Every day, I print the New York Times crossword puzzle in duplicate, fold the pages into thirds, put them in an envelope, seal the envelope with a heart sticker, and put it in the mail…
I skip one day a week, because my white-haired parents are still going out for the Sunday paper. Every other day I write their address, I choose a stamp, and what’s in my head is something like, “Love love love.” It’s the tiniest act of devotion, like the poet Billy Collins braiding a lanyard for his mother in return for his very life and breath. Everyone in the house makes gentle fun of my nano-heroism. But still, the envelope should be bursting apart at the seams.
People are on the front lines. Doctors, nurses, healthcare workers, essential staff and first responders of all kinds. I can’t even imagine, though I do try to imagine. I bring a small jar of yeast to an older neighbor and, later, he texts me a grateful photograph of his Parker House rolls. “You’re more of a second responder,” my husband teases. The back lines, as it were. Still, pouring out that bit of yeast I had thought, “Be well,” like a mantra.
I make terrible, lumpy masks for friends and family — accidentally sewing the cuff of my flannel shirt into the seams while I push the fabric through my clattery old machine. The elastic bulges. Be well be well be well. I renew our membership to the nonprofit indie movie house that’s not showing any movies. I write a check to the food bank, even though half of our family’s wage earners are earning no wages. Love.
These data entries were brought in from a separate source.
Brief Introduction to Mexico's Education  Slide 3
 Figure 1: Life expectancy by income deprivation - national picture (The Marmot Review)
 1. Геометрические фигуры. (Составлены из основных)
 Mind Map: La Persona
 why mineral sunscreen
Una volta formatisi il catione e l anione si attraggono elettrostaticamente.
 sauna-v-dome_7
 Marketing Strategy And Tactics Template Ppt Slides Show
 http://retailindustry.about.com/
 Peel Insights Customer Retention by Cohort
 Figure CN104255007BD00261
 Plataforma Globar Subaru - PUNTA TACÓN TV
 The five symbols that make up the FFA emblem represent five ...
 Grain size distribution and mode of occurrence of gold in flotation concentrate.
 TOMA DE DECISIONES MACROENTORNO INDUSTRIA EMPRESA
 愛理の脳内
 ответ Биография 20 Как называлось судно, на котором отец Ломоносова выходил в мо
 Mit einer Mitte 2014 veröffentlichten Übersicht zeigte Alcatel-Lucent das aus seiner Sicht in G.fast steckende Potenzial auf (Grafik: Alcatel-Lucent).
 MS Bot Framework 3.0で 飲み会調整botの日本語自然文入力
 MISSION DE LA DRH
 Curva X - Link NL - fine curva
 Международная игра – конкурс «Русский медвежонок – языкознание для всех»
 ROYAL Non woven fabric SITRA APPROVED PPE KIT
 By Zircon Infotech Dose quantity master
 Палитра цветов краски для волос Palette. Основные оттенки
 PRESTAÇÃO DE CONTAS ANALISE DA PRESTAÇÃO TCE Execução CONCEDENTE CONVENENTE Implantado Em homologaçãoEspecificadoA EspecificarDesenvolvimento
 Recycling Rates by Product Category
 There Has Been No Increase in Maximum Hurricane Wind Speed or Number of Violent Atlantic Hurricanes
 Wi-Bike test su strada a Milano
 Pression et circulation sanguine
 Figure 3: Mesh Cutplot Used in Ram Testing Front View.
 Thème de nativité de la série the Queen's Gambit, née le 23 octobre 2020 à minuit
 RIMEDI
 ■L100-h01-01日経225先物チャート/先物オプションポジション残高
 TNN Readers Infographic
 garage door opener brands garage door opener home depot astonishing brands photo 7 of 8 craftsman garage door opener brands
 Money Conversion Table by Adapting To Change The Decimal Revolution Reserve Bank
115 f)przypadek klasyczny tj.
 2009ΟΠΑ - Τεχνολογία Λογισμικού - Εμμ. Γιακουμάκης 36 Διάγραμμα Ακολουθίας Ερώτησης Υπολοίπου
Neuroscientists I’ve interviewed have explained the way our brains release feel-good dopamine when we do useful things with our hands, when we volunteer, when we give it away, give it away, give it away now. I am awash in dopamine. Also fear. “That’s nice,” my husband says when he sees me at my machine, and I shake my head, drink deeply from a large jar of red wine, think: “I am actually saving my own life.”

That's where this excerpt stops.